**Extracted entries:**
[Start of section]

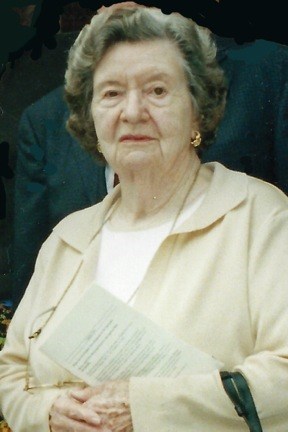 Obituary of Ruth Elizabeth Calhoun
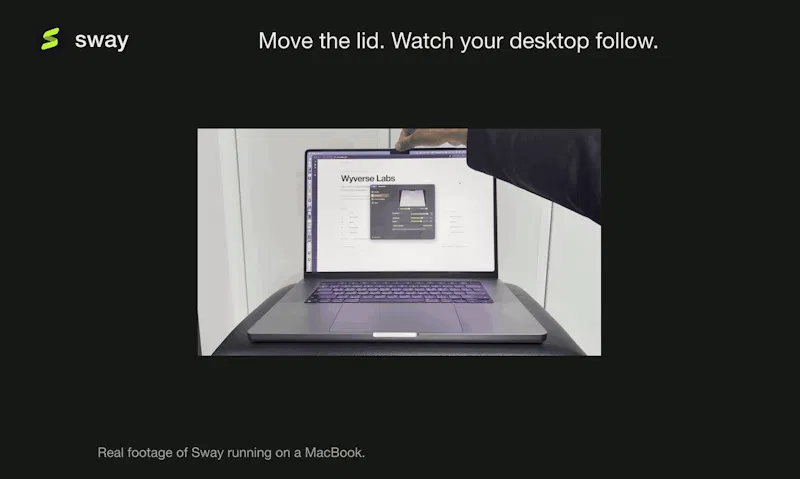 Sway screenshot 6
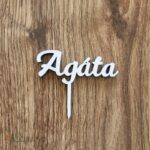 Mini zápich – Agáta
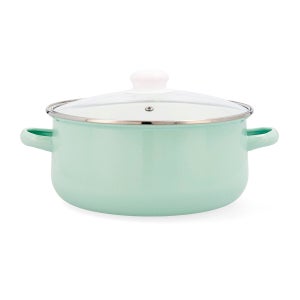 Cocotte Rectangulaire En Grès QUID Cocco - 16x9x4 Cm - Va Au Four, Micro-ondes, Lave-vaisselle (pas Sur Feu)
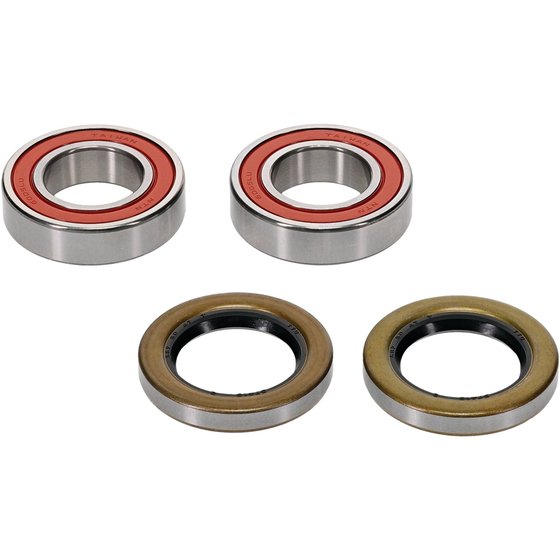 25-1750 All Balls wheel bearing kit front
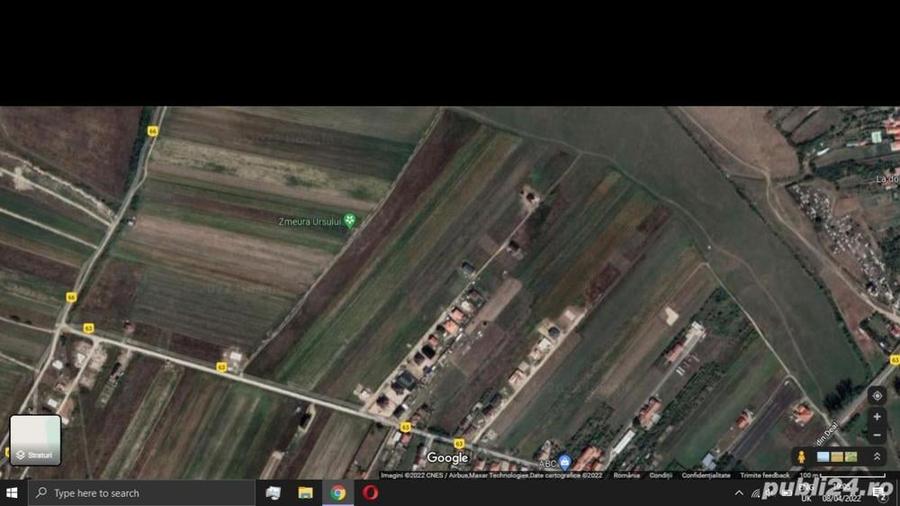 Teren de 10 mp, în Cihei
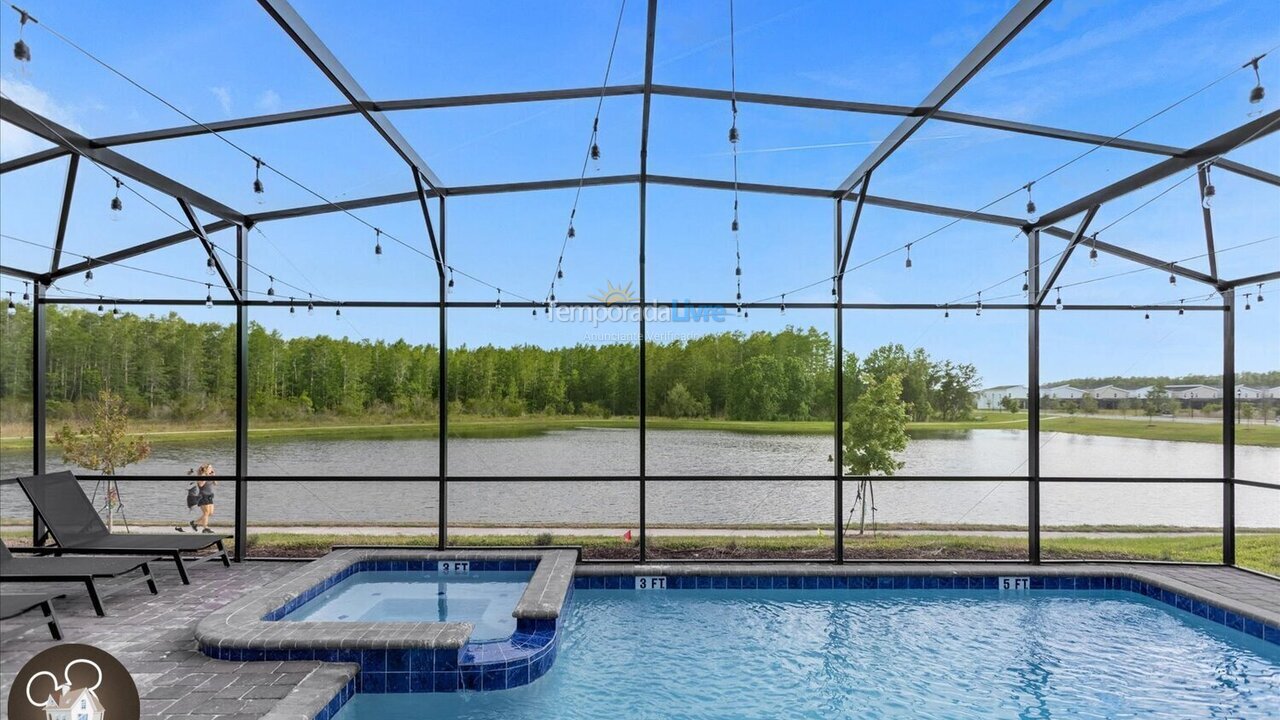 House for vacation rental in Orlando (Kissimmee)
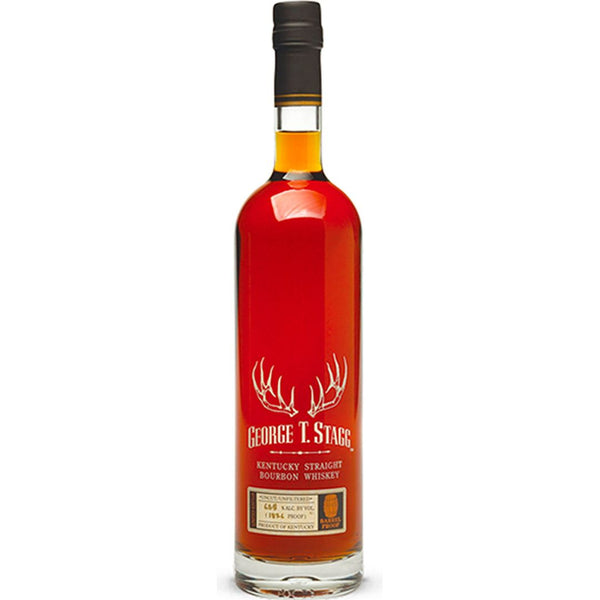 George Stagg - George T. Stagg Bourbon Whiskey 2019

[End of section]
[Start of section]

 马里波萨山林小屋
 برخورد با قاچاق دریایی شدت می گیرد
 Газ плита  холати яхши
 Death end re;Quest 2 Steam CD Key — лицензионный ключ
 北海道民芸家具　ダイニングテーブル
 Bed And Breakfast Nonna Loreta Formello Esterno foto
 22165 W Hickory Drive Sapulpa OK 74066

[End of section]
[Start of section]

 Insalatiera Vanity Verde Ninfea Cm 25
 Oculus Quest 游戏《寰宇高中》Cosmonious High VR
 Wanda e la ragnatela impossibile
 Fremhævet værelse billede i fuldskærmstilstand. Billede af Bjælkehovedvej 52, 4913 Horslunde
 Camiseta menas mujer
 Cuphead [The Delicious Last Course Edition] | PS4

[End of section]

**What you have to do:**
Using the records above, find and show each line with the string "Quest".

**Response:**
 Death end re;Quest 2 Steam CD Key — лицензионный ключ
 Oculus Quest 游戏《寰宇高中》Cosmonious High VR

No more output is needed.